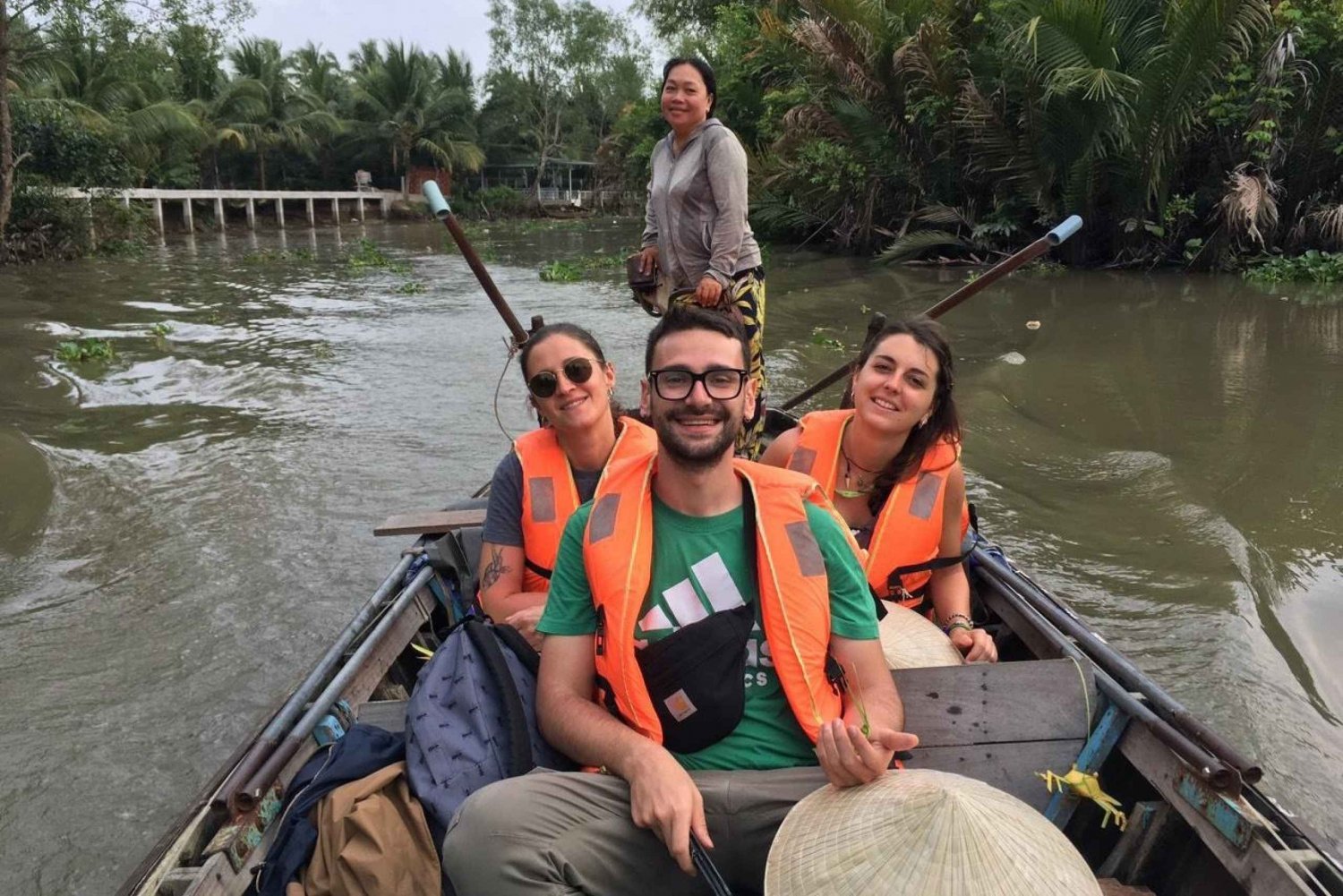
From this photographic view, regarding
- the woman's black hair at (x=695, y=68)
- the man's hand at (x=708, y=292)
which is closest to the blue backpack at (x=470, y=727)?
the man's hand at (x=708, y=292)

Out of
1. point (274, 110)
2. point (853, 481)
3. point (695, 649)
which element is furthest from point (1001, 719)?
point (274, 110)

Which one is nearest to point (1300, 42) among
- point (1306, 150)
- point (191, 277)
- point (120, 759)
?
point (1306, 150)

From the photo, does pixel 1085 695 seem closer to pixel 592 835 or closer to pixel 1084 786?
pixel 1084 786

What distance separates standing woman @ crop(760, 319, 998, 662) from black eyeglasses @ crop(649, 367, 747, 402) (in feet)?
3.55

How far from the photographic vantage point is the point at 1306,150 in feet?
44.1

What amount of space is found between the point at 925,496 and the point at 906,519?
10 centimetres

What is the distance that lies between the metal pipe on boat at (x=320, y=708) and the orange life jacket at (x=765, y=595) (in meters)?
0.83

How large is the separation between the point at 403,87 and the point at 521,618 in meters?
39.7

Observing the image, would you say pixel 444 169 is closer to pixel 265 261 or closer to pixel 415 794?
pixel 265 261

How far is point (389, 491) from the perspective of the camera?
6953 millimetres

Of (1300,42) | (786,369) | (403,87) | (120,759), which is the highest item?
(403,87)

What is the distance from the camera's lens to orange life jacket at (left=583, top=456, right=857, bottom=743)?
6.64 feet

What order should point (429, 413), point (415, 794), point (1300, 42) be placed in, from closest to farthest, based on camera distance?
point (415, 794) < point (429, 413) < point (1300, 42)

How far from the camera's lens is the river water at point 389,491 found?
158 inches
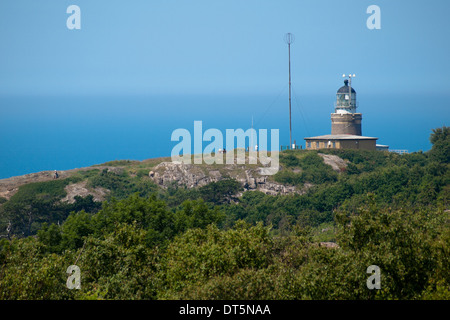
# # # # #
任务内容: 逐字复述上方全部条目，输出中略去图片。

书面回答:
From this photographic view, regarding
- the woman's black hair at (x=695, y=68)
- the man's hand at (x=708, y=292)
which is closest to the blue backpack at (x=470, y=727)?
the man's hand at (x=708, y=292)

Out of
1. point (274, 110)
2. point (853, 481)
3. point (695, 649)
which element is furthest from point (1001, 719)?
point (274, 110)

Which one is nearest to point (1300, 42) among
- point (1306, 150)
- point (191, 277)
- point (120, 759)
?
point (1306, 150)

From the photo, does pixel 1085 695 seem closer to pixel 592 835 or closer to pixel 1084 786?
pixel 1084 786

What distance separates standing woman @ crop(760, 319, 998, 662) from black eyeglasses @ crop(649, 367, 747, 402) (in feet)?
3.55

How far from the photographic vantage point is the point at 1306,150 in feet?
44.1

What amount of space is found between the point at 925,496 and the point at 906,519?
10 centimetres

What is the distance that lies between the metal pipe on boat at (x=320, y=708) and the orange life jacket at (x=765, y=595) (in meters)?
0.83

How large is the separation between the point at 403,87 and the point at 521,618 in meters?
39.7

Observing the image, would you say pixel 444 169 is closer to pixel 265 261 or closer to pixel 415 794?
pixel 265 261

How far is point (389, 491) from the perspective of the camera?
6953 millimetres

Of (1300,42) | (786,369) | (403,87) | (120,759), which is the highest item?
(403,87)

What is the distance from the camera's lens to orange life jacket at (left=583, top=456, right=857, bottom=743)?
6.64 feet

What order should point (429, 413), point (415, 794), point (1300, 42) be placed in, from closest to farthest, based on camera distance?
point (415, 794) < point (429, 413) < point (1300, 42)

How far from the camera's lens is the river water at point 389,491 found?
158 inches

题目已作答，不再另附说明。